__Gelesenes anwenden__:
**A)** Schreiben Sie aus dem Text zum Waffenrecht den Abschnitt von „Waffenrecht und das“ bis „in den Fokus.“ wortgetreu ab.
**B)** Setzen Sie den Text zum Waffenrecht dort fort, wo er aufhört.

__Vorliegender Text__:
Birgit Stöger

Waffenrecht und das Recht auf Selbstverteidigung

Am 14. Februar eröffnete der 19-jährige, psychisch erkrankte Nikolas Cruz mit einer legal erworbenen, halbautomatischen Schusswaffe das Feuer auf Schüler und Lehrer seiner ehemaligen Schule in Parkland und tötete 17 Menschen. Nach dem Schulmassaker war in den USA einmal mehr die Debatte um ein schärferes Waffenrecht entbrannt – und wieder wurden – frei nach dem Motto: »Keine Waffen – keine Toten« – strengere Waffengesetze gefordert. Insbesondere halbautomatische Waffen gerieten in der aktuellen Diskussion in den Fokus.

Floridas republikanischer Gouverneur Rick Scott unterzeichnete Ende März nun ein neues Gesetz, das in seinem Bundesstaat für ein strikteres Waffenrecht sorgen soll. Der Entwurf passierte die Kammer mit einer knappen Mehrheit von 20 zu 18 Stimmen. Neben der Anhebung des Mindestalters von 18 auf 21 Jahren sieht der Entwurf eine dreitägige Wartezeit bei den meisten Waffenkäufen sowie mehr Geld für Programme zur Unterstützung psychisch Kranker vor. Zudem soll es bestimmten Mitarbeitern an Schulen erlaubt werden, eine Waffe zu tragen. Während einer Frist von 90 Tagen dürfen Einwände gegen das Gesetz vorgebracht werden. Nach Ablauf dieser Frist tritt das Gesetz in Kraft.

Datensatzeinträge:
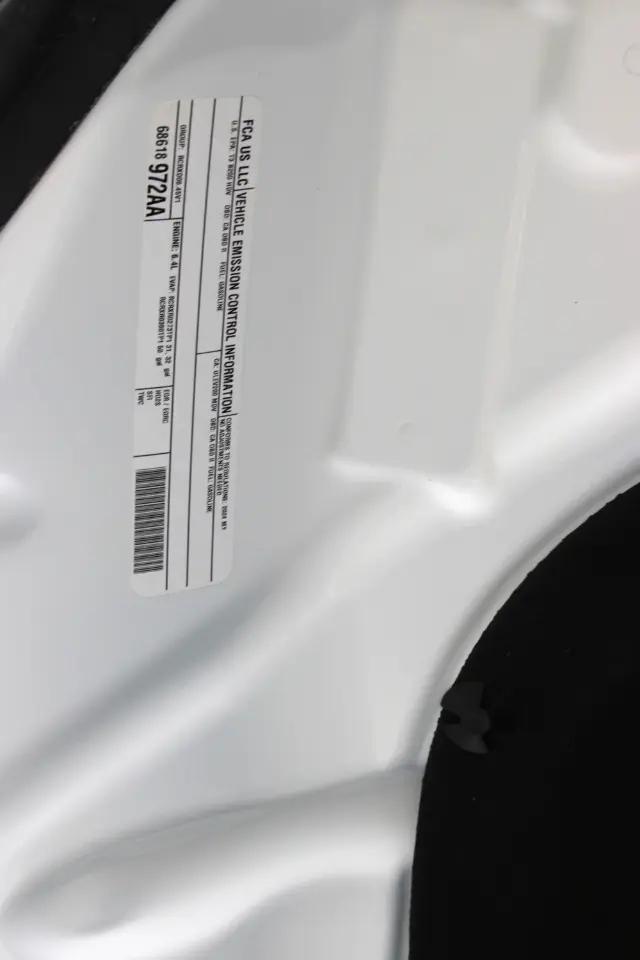 2024 Ram 2500 Big Horn Crew Cab 4x4 64 Box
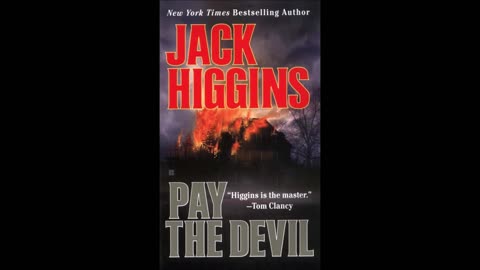 Review of Pay the Devil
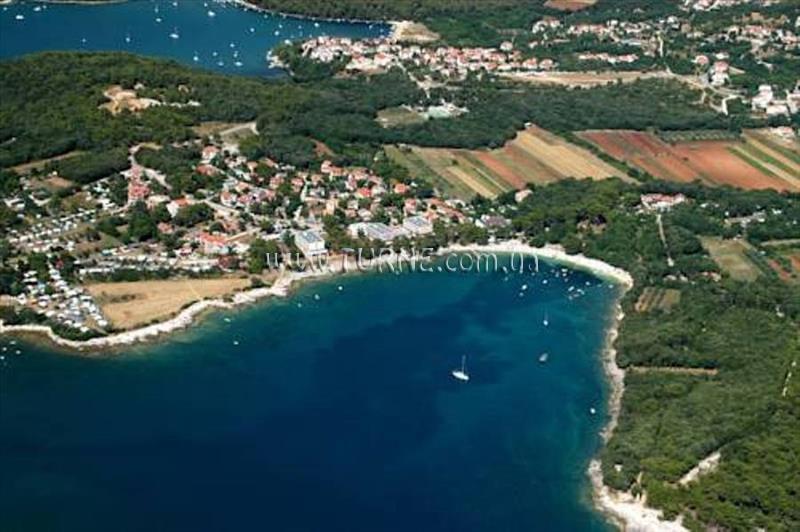 Вид KARMEN - otok Brijuni 2*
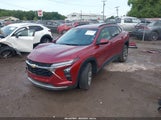 Chevrolet Trax Fwd Lt KL77LHEPXSC151694 fotografie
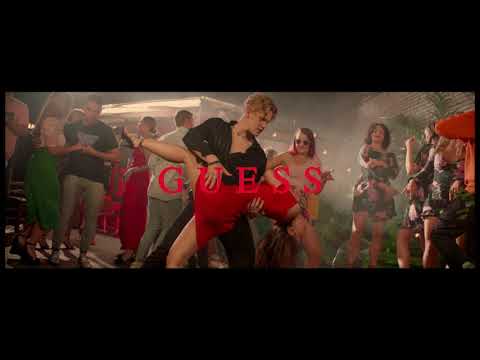 Jaagup Tuisk for GUESS - Bachata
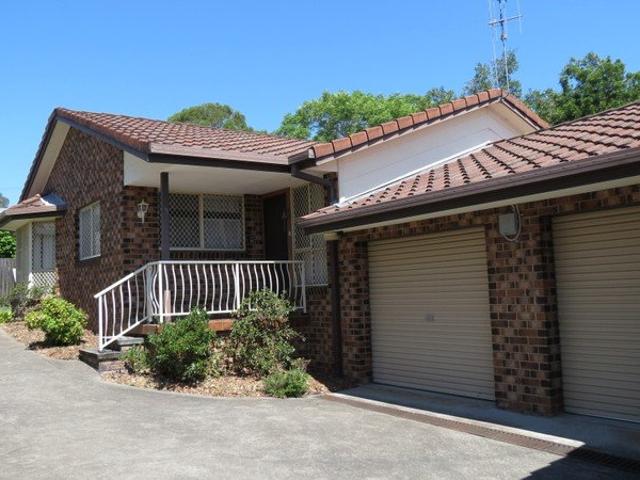 Comfortable Three Bedroom Villa in Taree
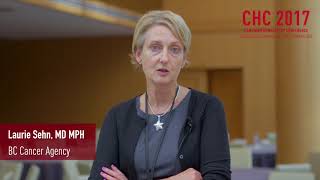 Evolving Standards in Follicular Lymphoma - Dr. Laurie Sehn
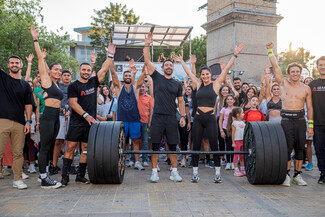 Το BeWell Festival 2025 επιστρέφει για ένα διήμερο ευεξίας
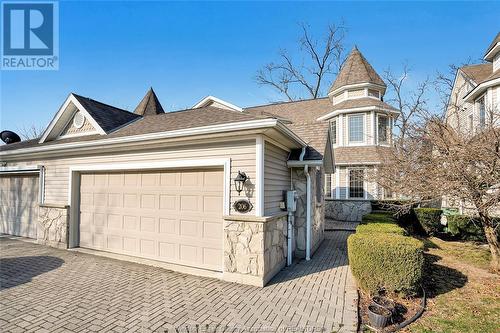 206 Crystal Bay Drive, Amherstburg, ON - Outdoor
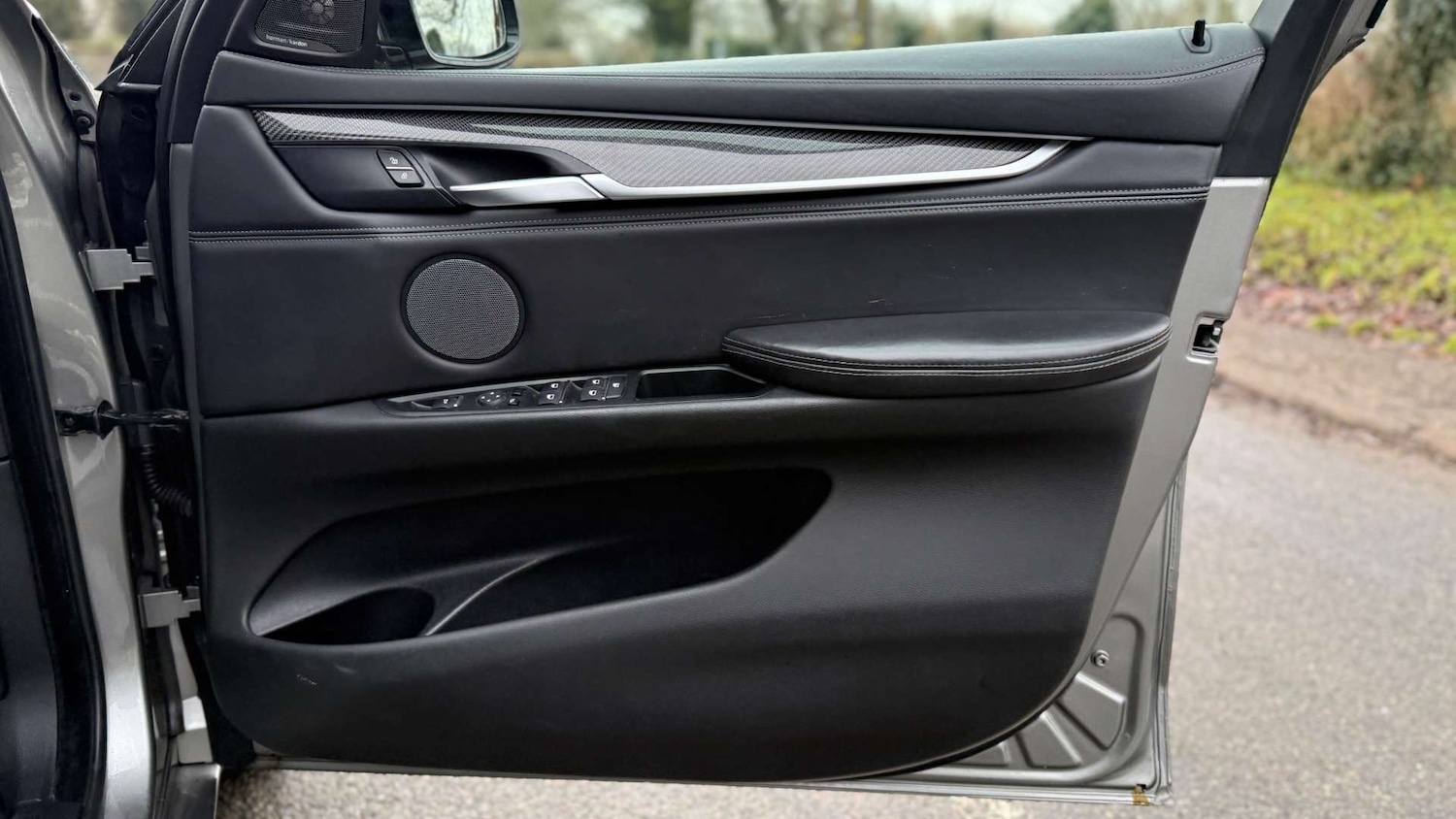 Used BMW X6 2017 for sale - 76892312: Photo 60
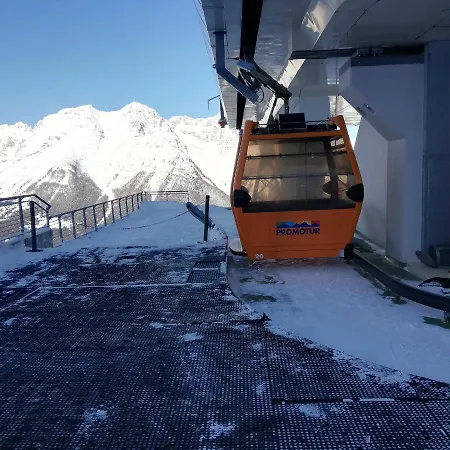 Il Risveglio * Sella Nevea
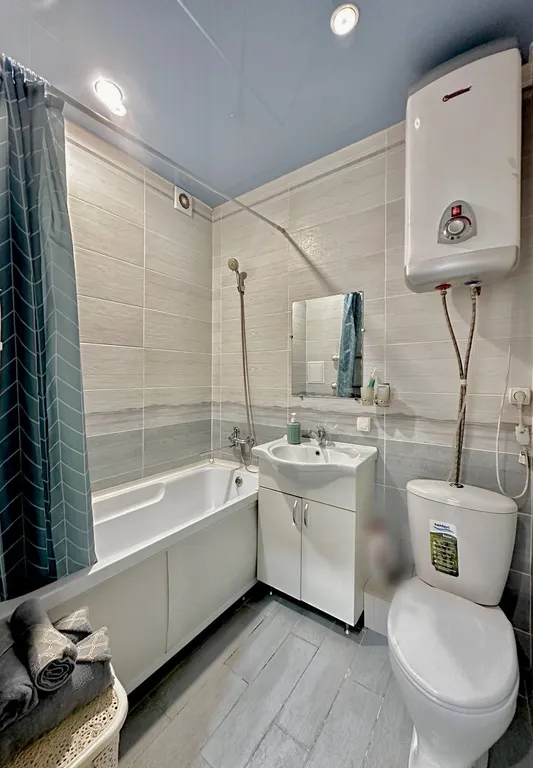 Евродвушка 5 мин от Ж/Д вокзалаРаботаем с Юр/лицами.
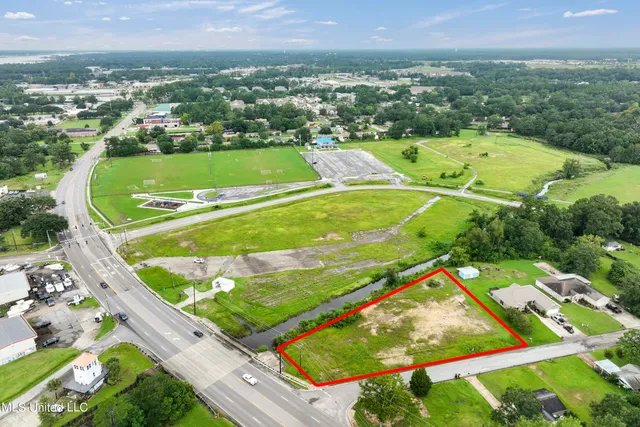 $59,900 | Bienville Drive, Biloxi, MS 39532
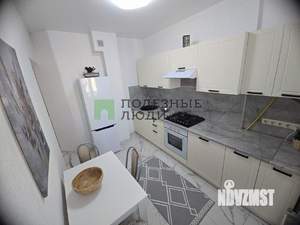 1-к квартира, вторичка, 40м2, 10/12 этаж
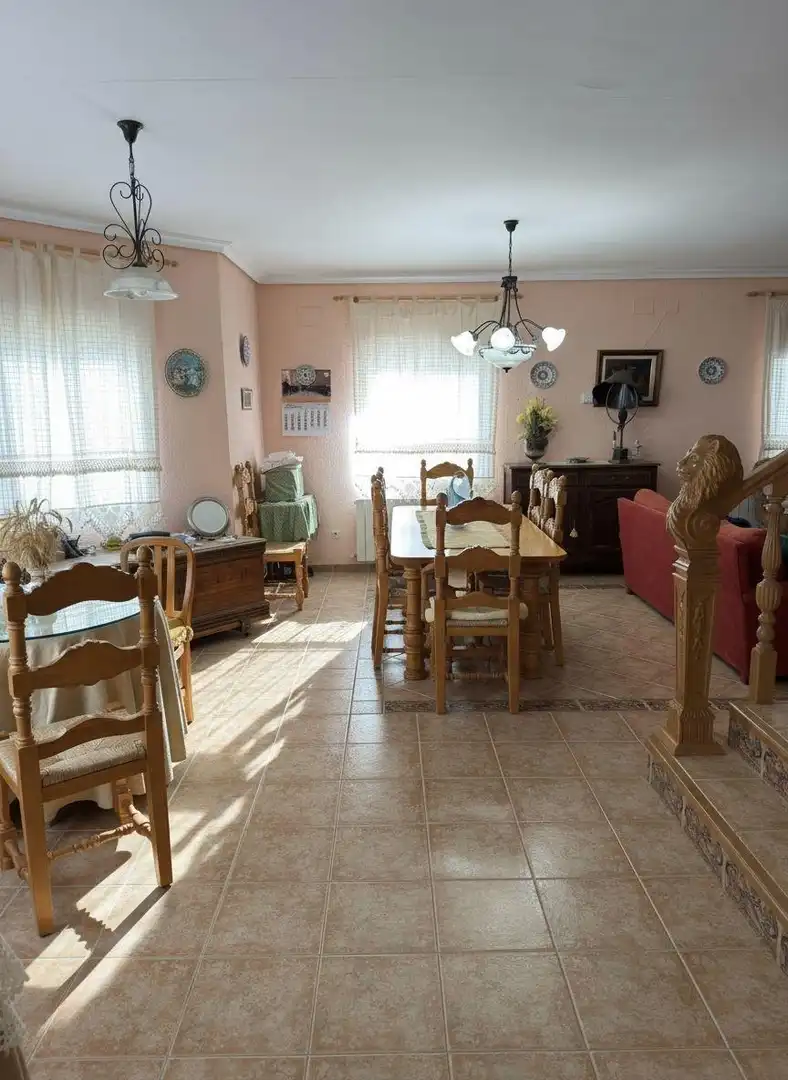 Chalet en venta en Fuensanta, imagen 3
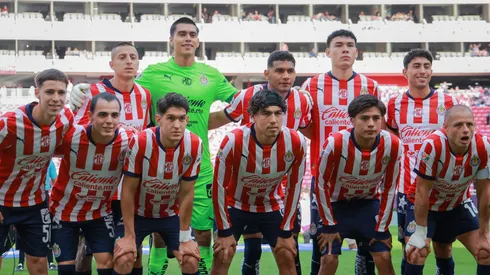 Lo rojiblancos van por su boleto a la siguiente fase de la campaña.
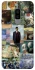 Чохол на Samsung Galaxy S9+ Art collage ver.4 фото 1 з 1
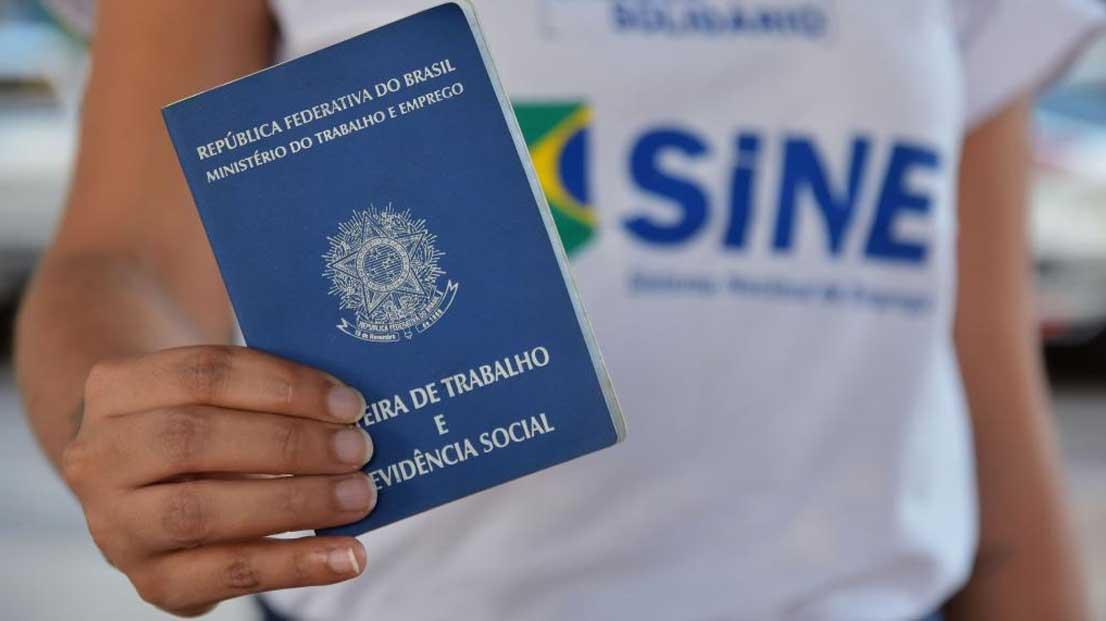 SineBahia oferece vagas para Porto Seguro nesta segunda-segunda (6)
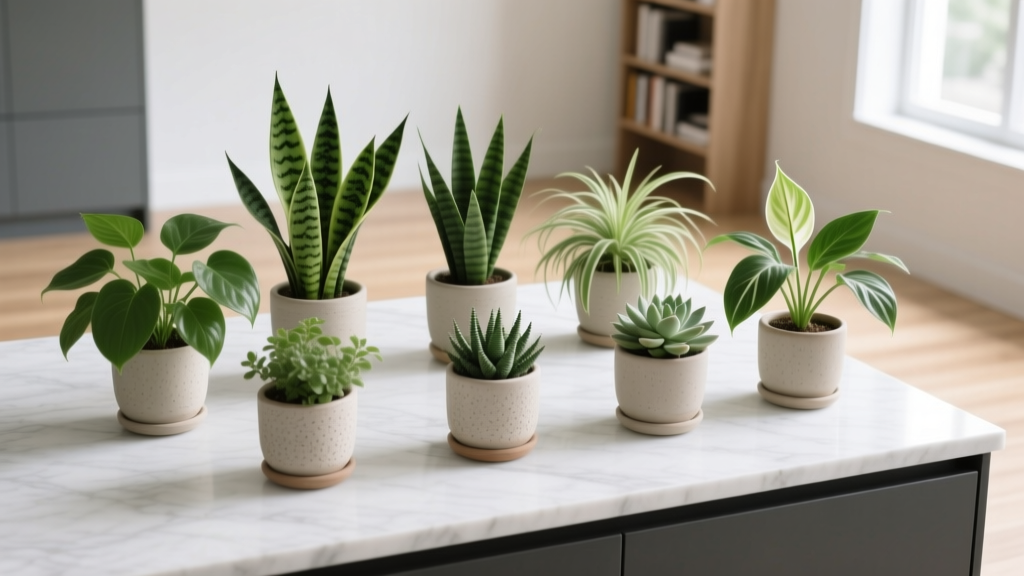 Best Indoor Starter Plants Under $20 (2026)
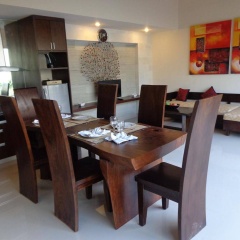 Swiss-Belvillas Umalas - Bild 20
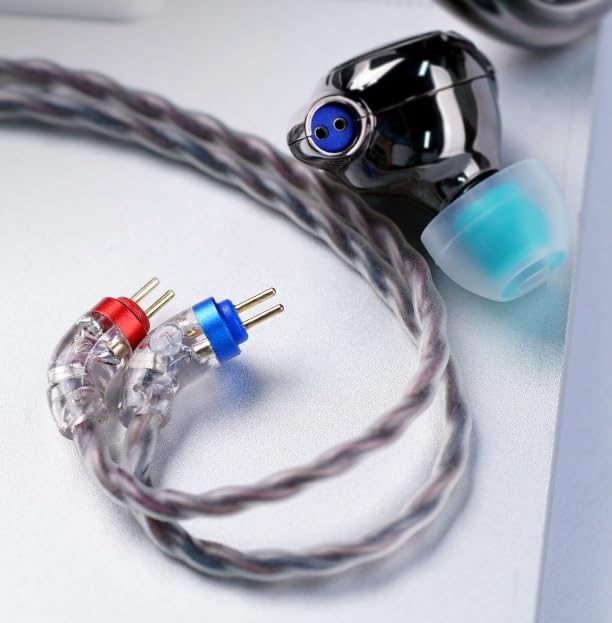 FiiO FH11 Carbon Based Diaphragm in Ear Monitors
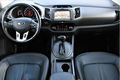 Kia Sportage - 2.0 Super Pack Autm 163pk Navi Leer Camera vele opties - 1 - Thumbnail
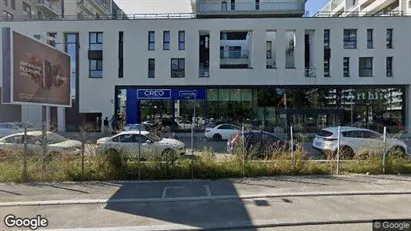 Apartments for rent in Bucharest - Sectorul 2 - Photo from Google Street View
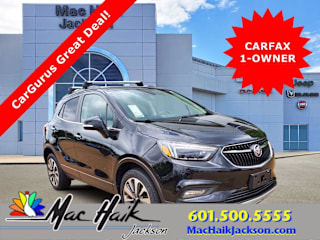 2018 Buick Encore Essence KL4CJGSB3JB529122 2018 Buick Encore Essence
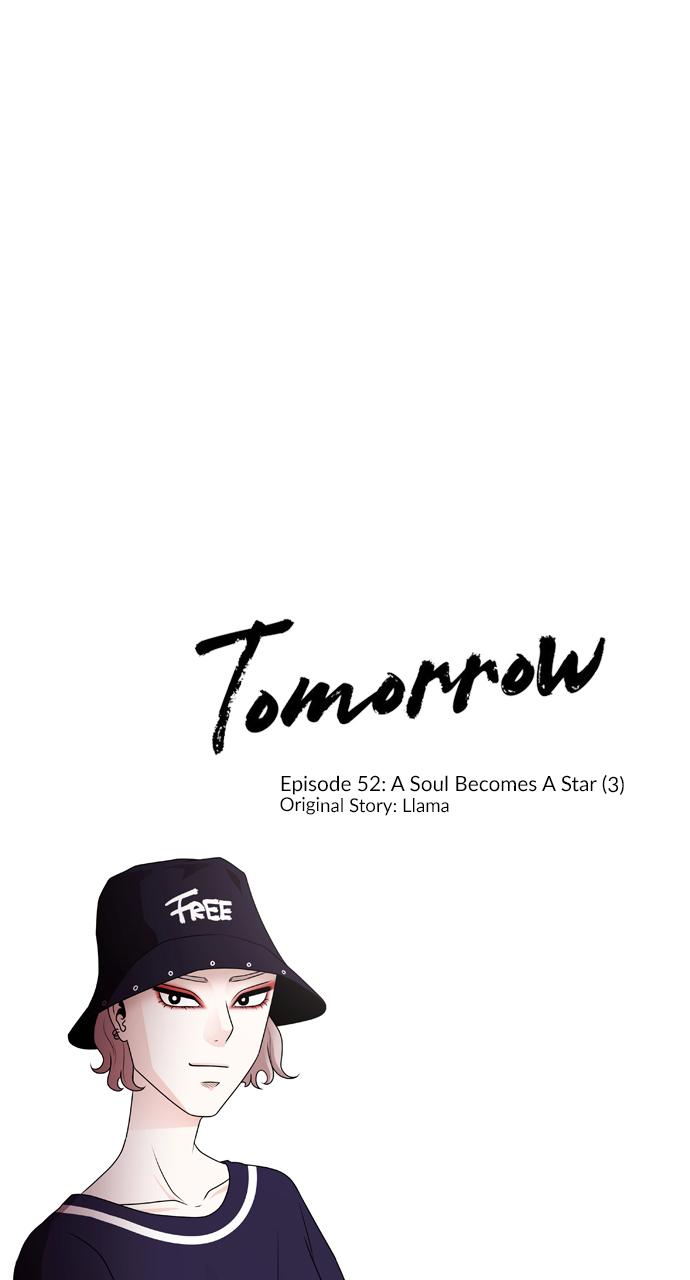 Tomorrow Chapter 52 - Page 5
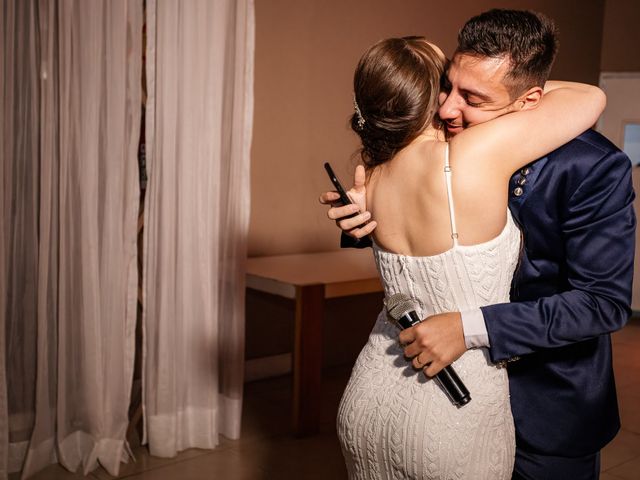 O casamento de Lucas e Vanessa em Osasco, São Paulo 70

__Lösungen__:
**A)**
Waffenrecht und das Recht auf Selbstverteidigung

Am 14. Februar eröffnete der 19-jährige, psychisch erkrankte Nikolas Cruz mit einer legal erworbenen, halbautomatischen Schusswaffe das Feuer auf Schüler und Lehrer seiner ehemaligen Schule in Parkland und tötete 17 Menschen. Nach dem Schulmassaker war in den USA einmal mehr die Debatte um ein schärferes Waffenrecht entbrannt – und wieder wurden – frei nach dem Motto: »Keine Waffen – keine Toten« – strengere Waffengesetze gefordert. Insbesondere halbautomatische Waffen gerieten in der aktuellen Diskussion in den Fokus.

**B)**
Wehrhaftigkeit: Das wirksamste Mittel gegen totalitäre Regime

Waffenkritiker, die sofort mit Verbotsforderungen um die Ecke kommen, bleiben jedoch seit Langem die Antwort auf die Frage schuldig, warum es ausgerechnet an Orten, die vorzugsweise »unbewaffnet« sind – wie Schulen oder Universitäten – vermehrt zu solchen blutigen Tragödien kommt, jedoch »bewaffnete« Orte wie militärische Einrichtungen davon verschont bleiben. Ebenso wird von jenen, die schnell bereit sind, Freiheitsrechte wie den legalen Waffenbesitz abzugeben, nicht beantwortet, warum Bundesstaaten wie Chicago, New York oder Washington D. C., wo die strengsten Waffengesetze gelten, eine sehr hohe Zahl an Schussopfern zu beklagen haben. New York mit seinem extrem restriktiven Waffenrecht weist etwa eine sehr hohe Mordrate auf: Dort tragen nur 11 Prozent der erwachsenen Bürger Schusswaffen, doch die Zahl der Schusswaffentoten liegt je Hunderttausend Einwohner bei 13,2. Vermont indes hat ein sehr liberales Waffenrecht – dort sind 35 Prozent der Bevölkerung, also drei Mal so viele Bürger wie in New York, im legalen Waffenbesitz – und die Mordrate durch Schusswaffen liegt bei gerade einmal 0,7 pro Hunderttausend Bewohner.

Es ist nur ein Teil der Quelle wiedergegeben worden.